Mais Korzof était doué d'une ferme volonté; de plus, il n'avait point de sot amour-propre et recherchait volontiers les conseils; en même temps, il avait assez de jugement pour ne prendre parmi ceux-ci que les bons. Avec le temps et une inépuisable patience, il arriva à ses fins; le jour vint où le vrai règlement, définitif et immuable,—jusqu'à nouvel ordre,—trôna sur tous les murs, imprimé sur grand papier et encadré de bois noir.
Le jeune et brillant officier d'autrefois avait fait place à l'homme sérieux et bon que l'on appelait le docteur Korzof. Malgré les supplications réitérées de bon nombre de membres de l'aristocratie pétersbourgeoise, qui eussent été heureux d'avoir pour médecin un des leurs, homme du monde et aimable, il avait absolument refusé de se faire une clientèle en dehors de l'hôpital. Tout au plus, dans les cas d'accident, consentait-il à donner les premiers soins, et encore sous la condition expresse que ce serait à titre gracieux. Les malades de l'hôpital, portés maintenant au nombre de trois cents, suffisaient a l'emploi de son temps; encore avait-il dû s'adjoindre plusieurs aides, et le concours d'un chirurgien renommé.

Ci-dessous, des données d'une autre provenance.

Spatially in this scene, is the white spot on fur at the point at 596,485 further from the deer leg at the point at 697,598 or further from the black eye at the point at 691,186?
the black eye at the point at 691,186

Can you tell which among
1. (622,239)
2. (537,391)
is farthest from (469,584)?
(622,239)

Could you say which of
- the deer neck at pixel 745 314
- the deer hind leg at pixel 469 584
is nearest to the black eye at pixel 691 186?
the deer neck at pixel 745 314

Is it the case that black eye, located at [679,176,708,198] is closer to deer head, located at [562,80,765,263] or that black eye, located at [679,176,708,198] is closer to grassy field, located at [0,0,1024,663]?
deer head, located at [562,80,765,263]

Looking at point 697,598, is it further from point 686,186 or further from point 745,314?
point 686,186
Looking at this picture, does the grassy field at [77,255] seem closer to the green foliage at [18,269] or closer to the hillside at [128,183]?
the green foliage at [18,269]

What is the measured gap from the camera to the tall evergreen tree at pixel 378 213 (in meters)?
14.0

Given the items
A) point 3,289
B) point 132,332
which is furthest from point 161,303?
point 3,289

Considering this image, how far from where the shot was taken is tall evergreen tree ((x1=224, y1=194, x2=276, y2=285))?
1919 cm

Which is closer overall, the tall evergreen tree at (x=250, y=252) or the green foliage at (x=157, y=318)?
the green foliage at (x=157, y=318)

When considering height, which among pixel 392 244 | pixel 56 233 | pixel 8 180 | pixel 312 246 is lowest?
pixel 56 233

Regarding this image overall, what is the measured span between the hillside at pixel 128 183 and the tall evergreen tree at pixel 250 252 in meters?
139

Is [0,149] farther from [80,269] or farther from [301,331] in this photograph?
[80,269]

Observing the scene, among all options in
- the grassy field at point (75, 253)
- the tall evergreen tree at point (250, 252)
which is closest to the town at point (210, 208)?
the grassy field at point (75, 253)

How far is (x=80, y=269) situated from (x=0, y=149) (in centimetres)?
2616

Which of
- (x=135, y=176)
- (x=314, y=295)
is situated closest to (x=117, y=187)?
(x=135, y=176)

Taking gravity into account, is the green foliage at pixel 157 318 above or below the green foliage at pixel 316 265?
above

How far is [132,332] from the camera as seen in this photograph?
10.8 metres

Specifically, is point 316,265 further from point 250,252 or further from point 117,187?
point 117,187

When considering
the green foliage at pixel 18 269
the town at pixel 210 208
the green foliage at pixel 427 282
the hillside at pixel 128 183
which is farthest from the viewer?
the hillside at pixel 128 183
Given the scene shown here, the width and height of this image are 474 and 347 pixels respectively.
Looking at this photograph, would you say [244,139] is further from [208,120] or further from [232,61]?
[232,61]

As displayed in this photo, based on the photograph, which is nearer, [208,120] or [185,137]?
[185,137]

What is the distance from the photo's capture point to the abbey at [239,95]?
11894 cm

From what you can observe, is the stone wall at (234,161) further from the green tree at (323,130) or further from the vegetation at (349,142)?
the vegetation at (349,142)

La première fois que le jeune médecin se vit en face d'un homme qui attendait de lui la vie ou la mort, pauvre être inconscient, abattu par la souffrance, indifférent désormais à tout, hormis à un souffle de bien-être qui le relèverait; la première fois qu'après avoir reconnu la gravité du cas qu'il avait sous les yeux, il se vit obligé de puiser dans les ressources de sa mémoire, de son raisonnement, de sa science, et d'écrire une ordonnance, il se sentit trembler de la tête aux pieds. S'il se trompait? Si la mort allait venir à son ordre, au lieu de la santé? Jusqu'à quel point serait-il responsable, si l'on enlevait demain le cadavre de cet homme, tué par lui,—ou simplement laissé mourir par la faute de son ignorance ou de son erreur?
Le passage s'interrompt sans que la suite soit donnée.